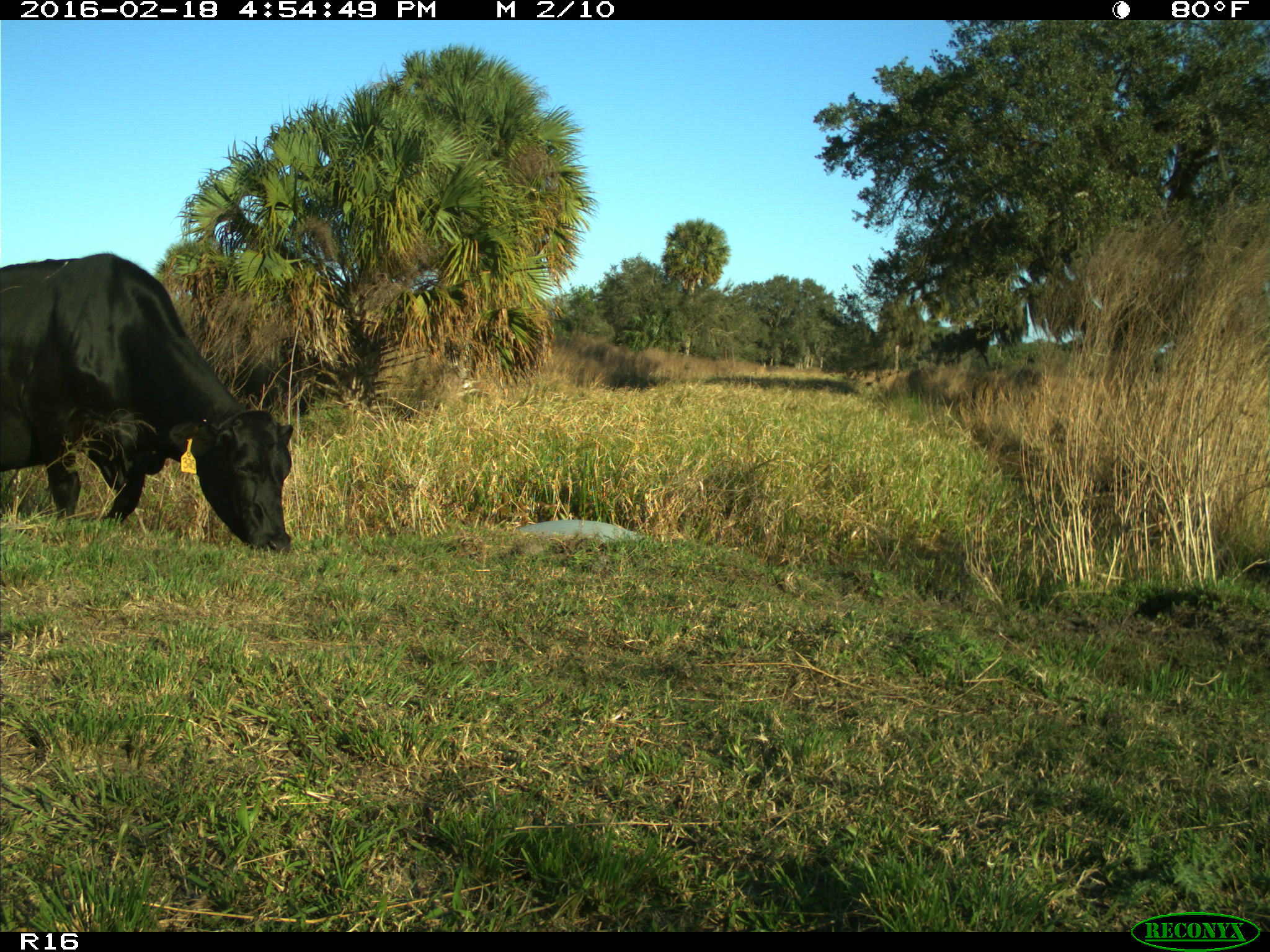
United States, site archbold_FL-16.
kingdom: Animalia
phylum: Chordata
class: Mammalia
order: Artiodactyla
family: Bovidae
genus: Bos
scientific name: Bos taurus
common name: domestic cow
-------
→ TASK STATEMENT
Set out the material once more, exact in every line, with no images.

→ SOLUTION TO THIS EXERCISE
United States, site archbold_FL-16.
kingdom: Animalia
phylum: Chordata
class: Mammalia
order: Artiodactyla
family: Bovidae
genus: Bos
scientific name: Bos taurus
common name: domestic cow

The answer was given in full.